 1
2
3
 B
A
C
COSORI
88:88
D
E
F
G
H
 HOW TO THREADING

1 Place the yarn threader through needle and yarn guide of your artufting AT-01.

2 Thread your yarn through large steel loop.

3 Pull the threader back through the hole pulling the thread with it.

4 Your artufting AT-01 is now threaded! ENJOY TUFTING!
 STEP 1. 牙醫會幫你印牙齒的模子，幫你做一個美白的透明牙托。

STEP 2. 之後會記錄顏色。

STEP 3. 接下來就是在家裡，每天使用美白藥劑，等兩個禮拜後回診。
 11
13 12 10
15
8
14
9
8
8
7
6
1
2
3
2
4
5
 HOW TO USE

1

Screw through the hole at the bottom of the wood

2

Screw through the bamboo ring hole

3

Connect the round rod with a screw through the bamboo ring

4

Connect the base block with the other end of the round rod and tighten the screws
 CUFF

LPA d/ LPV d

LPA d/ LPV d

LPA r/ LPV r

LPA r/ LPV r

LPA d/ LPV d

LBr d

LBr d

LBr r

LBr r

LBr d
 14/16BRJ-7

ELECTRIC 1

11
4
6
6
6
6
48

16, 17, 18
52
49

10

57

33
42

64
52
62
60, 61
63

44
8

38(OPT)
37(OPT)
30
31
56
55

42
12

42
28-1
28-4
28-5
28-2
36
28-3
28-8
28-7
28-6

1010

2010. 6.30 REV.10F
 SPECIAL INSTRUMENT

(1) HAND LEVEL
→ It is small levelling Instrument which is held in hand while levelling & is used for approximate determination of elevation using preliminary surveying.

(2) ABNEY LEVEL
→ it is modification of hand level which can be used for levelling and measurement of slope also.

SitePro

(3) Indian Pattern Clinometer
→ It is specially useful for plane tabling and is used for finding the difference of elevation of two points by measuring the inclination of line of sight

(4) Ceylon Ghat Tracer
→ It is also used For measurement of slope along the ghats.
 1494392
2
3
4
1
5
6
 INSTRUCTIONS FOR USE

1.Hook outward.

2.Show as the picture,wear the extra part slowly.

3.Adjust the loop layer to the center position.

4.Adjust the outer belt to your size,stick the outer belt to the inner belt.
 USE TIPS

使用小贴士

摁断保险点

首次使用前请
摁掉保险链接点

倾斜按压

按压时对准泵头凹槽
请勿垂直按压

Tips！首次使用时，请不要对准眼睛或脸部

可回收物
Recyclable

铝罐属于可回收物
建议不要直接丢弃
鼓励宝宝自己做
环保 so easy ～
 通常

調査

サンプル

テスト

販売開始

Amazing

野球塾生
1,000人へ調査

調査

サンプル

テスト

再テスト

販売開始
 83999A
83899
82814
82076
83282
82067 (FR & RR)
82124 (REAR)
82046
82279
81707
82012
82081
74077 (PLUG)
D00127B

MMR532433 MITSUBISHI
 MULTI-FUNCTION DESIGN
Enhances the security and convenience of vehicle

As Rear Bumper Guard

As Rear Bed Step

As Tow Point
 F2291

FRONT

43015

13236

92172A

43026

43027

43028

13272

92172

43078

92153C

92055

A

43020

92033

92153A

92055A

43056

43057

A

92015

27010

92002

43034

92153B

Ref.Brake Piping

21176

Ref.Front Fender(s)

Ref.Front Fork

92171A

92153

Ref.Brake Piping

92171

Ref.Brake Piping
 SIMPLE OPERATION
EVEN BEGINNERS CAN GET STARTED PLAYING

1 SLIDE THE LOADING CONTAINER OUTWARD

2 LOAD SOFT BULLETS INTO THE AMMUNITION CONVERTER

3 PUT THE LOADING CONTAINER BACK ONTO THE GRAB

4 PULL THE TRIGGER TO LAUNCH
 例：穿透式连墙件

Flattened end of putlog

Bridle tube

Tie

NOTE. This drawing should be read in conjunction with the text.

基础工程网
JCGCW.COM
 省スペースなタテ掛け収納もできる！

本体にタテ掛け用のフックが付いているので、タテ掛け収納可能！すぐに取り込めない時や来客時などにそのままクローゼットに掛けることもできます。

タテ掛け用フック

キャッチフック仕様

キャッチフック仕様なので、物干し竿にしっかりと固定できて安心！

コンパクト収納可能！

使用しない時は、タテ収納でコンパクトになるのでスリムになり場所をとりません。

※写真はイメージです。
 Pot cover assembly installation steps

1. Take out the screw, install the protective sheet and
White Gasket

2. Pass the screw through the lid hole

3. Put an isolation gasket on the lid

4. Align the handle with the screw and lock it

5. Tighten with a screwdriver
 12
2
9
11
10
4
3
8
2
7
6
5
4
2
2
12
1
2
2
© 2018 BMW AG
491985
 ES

_EXERCISE:_
The data is to be given again in full, with every line exact.

_ANSWER FOR THIS EXERCISE:_
 1
2
3
 B
A
C
COSORI
88:88
D
E
F
G
H
 HOW TO THREADING

1 Place the yarn threader through needle and yarn guide of your artufting AT-01.

2 Thread your yarn through large steel loop.

3 Pull the threader back through the hole pulling the thread with it.

4 Your artufting AT-01 is now threaded! ENJOY TUFTING!
 STEP 1. 牙醫會幫你印牙齒的模子，幫你做一個美白的透明牙托。

STEP 2. 之後會記錄顏色。

STEP 3. 接下來就是在家裡，每天使用美白藥劑，等兩個禮拜後回診。
 11
13 12 10
15
8
14
9
8
8
7
6
1
2
3
2
4
5
 HOW TO USE

1

Screw through the hole at the bottom of the wood

2

Screw through the bamboo ring hole

3

Connect the round rod with a screw through the bamboo ring

4

Connect the base block with the other end of the round rod and tighten the screws
 CUFF

LPA d/ LPV d

LPA d/ LPV d

LPA r/ LPV r

LPA r/ LPV r

LPA d/ LPV d

LBr d

LBr d

LBr r

LBr r

LBr d
 14/16BRJ-7

ELECTRIC 1

11
4
6
6
6
6
48

16, 17, 18
52
49

10

57

33
42

64
52
62
60, 61
63

44
8

38(OPT)
37(OPT)
30
31
56
55

42
12

42
28-1
28-4
28-5
28-2
36
28-3
28-8
28-7
28-6

1010

2010. 6.30 REV.10F
 SPECIAL INSTRUMENT

(1) HAND LEVEL
→ It is small levelling Instrument which is held in hand while levelling & is used for approximate determination of elevation using preliminary surveying.

(2) ABNEY LEVEL
→ it is modification of hand level which can be used for levelling and measurement of slope also.

SitePro

(3) Indian Pattern Clinometer
→ It is specially useful for plane tabling and is used for finding the difference of elevation of two points by measuring the inclination of line of sight

(4) Ceylon Ghat Tracer
→ It is also used For measurement of slope along the ghats.
 1494392
2
3
4
1
5
6
 INSTRUCTIONS FOR USE

1.Hook outward.

2.Show as the picture,wear the extra part slowly.

3.Adjust the loop layer to the center position.

4.Adjust the outer belt to your size,stick the outer belt to the inner belt.
 USE TIPS

使用小贴士

摁断保险点

首次使用前请
摁掉保险链接点

倾斜按压

按压时对准泵头凹槽
请勿垂直按压

Tips！首次使用时，请不要对准眼睛或脸部

可回收物
Recyclable

铝罐属于可回收物
建议不要直接丢弃
鼓励宝宝自己做
环保 so easy ～
 通常

調査

サンプル

テスト

販売開始

Amazing

野球塾生
1,000人へ調査

調査

サンプル

テスト

再テスト

販売開始
 83999A
83899
82814
82076
83282
82067 (FR & RR)
82124 (REAR)
82046
82279
81707
82012
82081
74077 (PLUG)
D00127B

MMR532433 MITSUBISHI
 MULTI-FUNCTION DESIGN
Enhances the security and convenience of vehicle

As Rear Bumper Guard

As Rear Bed Step

As Tow Point
 F2291

FRONT

43015

13236

92172A

43026

43027

43028

13272

92172

43078

92153C

92055

A

43020

92033

92153A

92055A

43056

43057

A

92015

27010

92002

43034

92153B

Ref.Brake Piping

21176

Ref.Front Fender(s)

Ref.Front Fork

92171A

92153

Ref.Brake Piping

92171

Ref.Brake Piping
 SIMPLE OPERATION
EVEN BEGINNERS CAN GET STARTED PLAYING

1 SLIDE THE LOADING CONTAINER OUTWARD

2 LOAD SOFT BULLETS INTO THE AMMUNITION CONVERTER

3 PUT THE LOADING CONTAINER BACK ONTO THE GRAB

4 PULL THE TRIGGER TO LAUNCH
 例：穿透式连墙件

Flattened end of putlog

Bridle tube

Tie

NOTE. This drawing should be read in conjunction with the text.

基础工程网
JCGCW.COM
 省スペースなタテ掛け収納もできる！

本体にタテ掛け用のフックが付いているので、タテ掛け収納可能！すぐに取り込めない時や来客時などにそのままクローゼットに掛けることもできます。

タテ掛け用フック

キャッチフック仕様

キャッチフック仕様なので、物干し竿にしっかりと固定できて安心！

コンパクト収納可能！

使用しない時は、タテ収納でコンパクトになるのでスリムになり場所をとりません。

※写真はイメージです。
 Pot cover assembly installation steps

1. Take out the screw, install the protective sheet and
White Gasket

2. Pass the screw through the lid hole

3. Put an isolation gasket on the lid

4. Align the handle with the screw and lock it

5. Tighten with a screwdriver
 12
2
9
11
10
4
3
8
2
7
6
5
4
2
2
12
1
2
2
© 2018 BMW AG
491985
 ES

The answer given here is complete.